O processo dividiu-se em cinco fases:
(1) nivelamento, para instrução individual e colectivo nos escalões mais baixos e homogenizar procedimentos, competências e técnicas;
(2) operações convencionais, capacitando a força para combate caso o teatro de ameaças evolua para um conflito convencional;
(3) instrução orientada para a missão, designadamente em áreas como controlo de tumultos e combate ao contrabando;
(4) avaliação com destaque para o exercício “Pristina 091” de 11 a 19 de Fevereiro, em Mirandela;
(5) preparação da projecção e projecção.
Na região de Vila Real, Serra do Alvão e Serra da Pedrela foram treinadas operações convencionais, numa oportunidade para tiro com todas as armas orgânicas do batalhão, aponta o seu comandante. Posteriormente, em Santa Margarida começou o treino orientado para a missão.

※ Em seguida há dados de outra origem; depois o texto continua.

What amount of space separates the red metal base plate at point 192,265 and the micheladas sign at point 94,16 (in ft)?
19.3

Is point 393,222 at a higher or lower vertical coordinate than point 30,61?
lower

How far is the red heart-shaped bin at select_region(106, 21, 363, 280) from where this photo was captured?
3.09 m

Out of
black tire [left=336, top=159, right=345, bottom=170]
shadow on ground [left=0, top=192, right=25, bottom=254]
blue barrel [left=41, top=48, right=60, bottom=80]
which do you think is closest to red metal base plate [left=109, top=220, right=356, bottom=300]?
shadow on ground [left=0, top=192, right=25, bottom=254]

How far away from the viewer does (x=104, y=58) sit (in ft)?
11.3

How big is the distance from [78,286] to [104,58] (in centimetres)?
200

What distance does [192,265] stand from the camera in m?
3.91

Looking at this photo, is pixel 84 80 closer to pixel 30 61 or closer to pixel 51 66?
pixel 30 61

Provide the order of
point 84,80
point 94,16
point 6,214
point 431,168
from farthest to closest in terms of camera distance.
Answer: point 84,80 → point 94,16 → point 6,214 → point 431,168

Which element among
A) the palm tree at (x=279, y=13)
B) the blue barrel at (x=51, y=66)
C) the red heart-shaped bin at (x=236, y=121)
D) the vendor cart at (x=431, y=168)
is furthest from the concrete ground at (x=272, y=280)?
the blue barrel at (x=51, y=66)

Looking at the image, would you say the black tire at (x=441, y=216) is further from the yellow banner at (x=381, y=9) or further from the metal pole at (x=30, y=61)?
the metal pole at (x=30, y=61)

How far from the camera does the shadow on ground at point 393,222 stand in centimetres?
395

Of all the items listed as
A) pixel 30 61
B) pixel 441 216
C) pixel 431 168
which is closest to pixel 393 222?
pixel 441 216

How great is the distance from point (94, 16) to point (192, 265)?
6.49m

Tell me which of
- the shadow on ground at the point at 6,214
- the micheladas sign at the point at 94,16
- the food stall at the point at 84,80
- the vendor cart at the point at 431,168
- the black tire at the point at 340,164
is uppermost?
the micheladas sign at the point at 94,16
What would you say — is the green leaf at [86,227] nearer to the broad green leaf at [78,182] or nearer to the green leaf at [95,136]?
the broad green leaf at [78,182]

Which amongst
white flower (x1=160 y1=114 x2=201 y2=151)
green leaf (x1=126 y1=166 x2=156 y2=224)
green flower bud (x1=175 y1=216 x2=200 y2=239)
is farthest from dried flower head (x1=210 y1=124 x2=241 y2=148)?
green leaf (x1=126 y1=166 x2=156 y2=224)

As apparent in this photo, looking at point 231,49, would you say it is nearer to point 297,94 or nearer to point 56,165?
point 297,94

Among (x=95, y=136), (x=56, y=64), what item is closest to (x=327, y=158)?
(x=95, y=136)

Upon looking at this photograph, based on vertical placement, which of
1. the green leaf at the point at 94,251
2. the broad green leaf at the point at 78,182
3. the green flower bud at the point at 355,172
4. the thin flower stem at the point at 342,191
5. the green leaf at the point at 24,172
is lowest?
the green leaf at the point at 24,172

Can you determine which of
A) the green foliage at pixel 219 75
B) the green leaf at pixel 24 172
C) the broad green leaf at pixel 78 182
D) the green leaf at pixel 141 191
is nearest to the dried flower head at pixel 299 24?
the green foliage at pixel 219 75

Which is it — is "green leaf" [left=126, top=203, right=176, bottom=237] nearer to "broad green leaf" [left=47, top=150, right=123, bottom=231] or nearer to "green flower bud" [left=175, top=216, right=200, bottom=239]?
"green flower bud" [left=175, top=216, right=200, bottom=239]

No “Pristina 091” foram treinadas diversas situações por meio de incidentes que iam sendo criados para testar a resposta dos militares – desde operações de cerco e busca, patrulhamento de área, escolta de colunas, a simulação de protecção a uma procissão religiosa, entre outros.
O exercício envolveu um total de 81 viaturas, incluindo 13 viaturas blindadas Chaimite de transporte de pessoal e cinco viaturas Pandur. No seu período de duração foram consumidos 1.040 litros de água, servidas 9.701 refeições confeccionadas, percorridos 33.000 quilómetros e gastos 6.723 litros de combustível.
Segundo o Capitão Sérgio Avelar, o exercício permiti, também, divulgar a imagem do Exército na região, seja pela prestação de consultas médicas à população, seja pela organização de visitas ao aquartelamento da força - num número de visitantes que crescia de dia para dia. A receptividade de uma população pouco habituada a ver forças militares e o seu equipamento ficou, de resto, bem patente pelo elevado número de pessoas que assistiram à demonstração de capacidades no centro da cidade de Mirandela, no dia 19 de Fevereiro.
Como comentava um oficial superior, nestas missões é também preciso ter sorte. Mas, como acrescentou logo outro, há que ajudar a sorte. O treino duro, a preparação cuidadosa da missão e dos militares são, por isso, aspectos fundamentais. Foi isso que ocorreu em Mirandela.